++++ SOURCE PASSAGE

I looked up the i/d food, and the ridiculous stuff is about 29% carbs dry weight... if cats have trouble digesting carbs, why on earth would I give him more of them when he's having digestive troubles?! The food I currently have him on is only 6% carbs and is grain free. Additionally, how is it a good idea to be killing off bacteria in Bear's gut? The antibiotic will kill both the bad AND the good bacteria and she did not give me any probiotics to replace the good bacteria. I flat out refused the i/d food and took the powder, as she was not offering anything else. I tried feeding the powder mixed into Bears food as directed and he hates it... it took him 2 hours to eat what was in the bowl.

So, now I'm sitting here ticked off, thinking that this vet is an idiot and that my poor cat still has no help. I'm planning on scheduling a visit with the third vet in the practice tomorrow if Bear still has diarrhea, and am going to tell the office that I no longer want any visits or advice from today's vet. Am I being self righteous and sticking my opinion where it does not belong, or am I being reasonable? I don't want to cause a big stink if she's being sensible, but it really feels to me like she is not. Opinions? Advice?


----------



## minikin44 (Aug 25, 2012)

I forgot to mention, I think Bear has thrown up twice in the past two days but I'm not sure. The first time I heard it I was in bed and by the time I got up and put the light on, I couldn't tell whether it was Bear or Yoshi that did it, and Yoshi was nearer to the puke, so I figured it was him. Then early this morning I heard hacking again, turned on the light, and saw Bear in the litter box making the hacking noise. He then covered something in the box, but he covered it, and when I got up I could not find anything that was definitely not pee or poo, so I'm not sure if he got up anything or not. Since he did that, though, I figure he was the "puker" the first time as well. Tritrichomonas does not cause vomiting but that also does not mean he has digestive problems. Of course, she didn't want to see him to test for anything else.


----------



## Mom of 4 (Jul 29, 2006)

I would strongly consider trying a different vet group - for a second opinion.
Even better a feline vet group.


----------



## BrnTabbyLvr (Sep 22, 2012)

I know a lot of people may not agree with me, but if it were my kitten, I would at least TRY the I/D food. I know it's not grain free, but some times the grain free stuff is just too rich for kittens. If it doesn't work, it doesn't work, but if it does, then you can go from there, and at LEAST he's not having such horrible diarrhea. If it continues much longer, I would think that Bear is at risk of severe dehydration and death.  The second he starts acting lethargic, I'd be taking him to an emergency vet.


----------



## minikin44 (Aug 25, 2012)

Mom of 4 unfortunately I live in the country and there are no specific feline vets around, but if Bear gets sicker before my regular vet gets back then I may take him to the other veterinary office in the area. BrnTabbyLvr, dehydration is how Bear almost died the day after this new vet saw him, so I was concerned, but apparently she's not worried about seeing him for it now... 0_o Luckily he's drinking and I've been monitoring his capillary refill rate and skin elasticity and neither are very slow yet. As for the i/d food, I'm not as worried about the grain free aspect of it as I am about the overall carb content that is 3 times the recommended maximum level, as well as the fact that changing a cat's diet can cause digestive upset in and of itself.

++++++++

EXERCISE GOAL
Reproduce the passage of the forum thread starting at "I forgot to" and ending at "(Jul 29, 2006)", substituting "retching" for each occurrence of "hacking". The entries are not required for this exercise.

++++ INFORMATION SUPPLIED

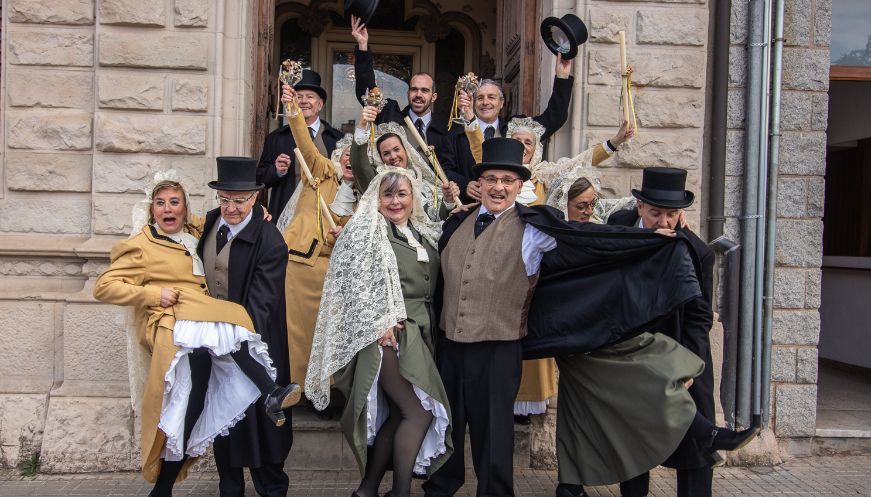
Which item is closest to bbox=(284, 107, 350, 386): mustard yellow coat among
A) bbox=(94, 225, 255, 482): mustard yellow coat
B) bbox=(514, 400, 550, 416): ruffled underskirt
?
bbox=(94, 225, 255, 482): mustard yellow coat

++++++++

RESPONSE TO THIS TASK
I forgot to mention, I think Bear has thrown up twice in the past two days but I'm not sure. The first time I heard it I was in bed and by the time I got up and put the light on, I couldn't tell whether it was Bear or Yoshi that did it, and Yoshi was nearer to the puke, so I figured it was him. Then early this morning I heard retching again, turned on the light, and saw Bear in the litter box making the retching noise. He then covered something in the box, but he covered it, and when I got up I could not find anything that was definitely not pee or poo, so I'm not sure if he got up anything or not. Since he did that, though, I figure he was the "puker" the first time as well. Tritrichomonas does not cause vomiting but that also does not mean he has digestive problems. Of course, she didn't want to see him to test for anything else.


----------



## Mom of 4 (Jul 29, 2006)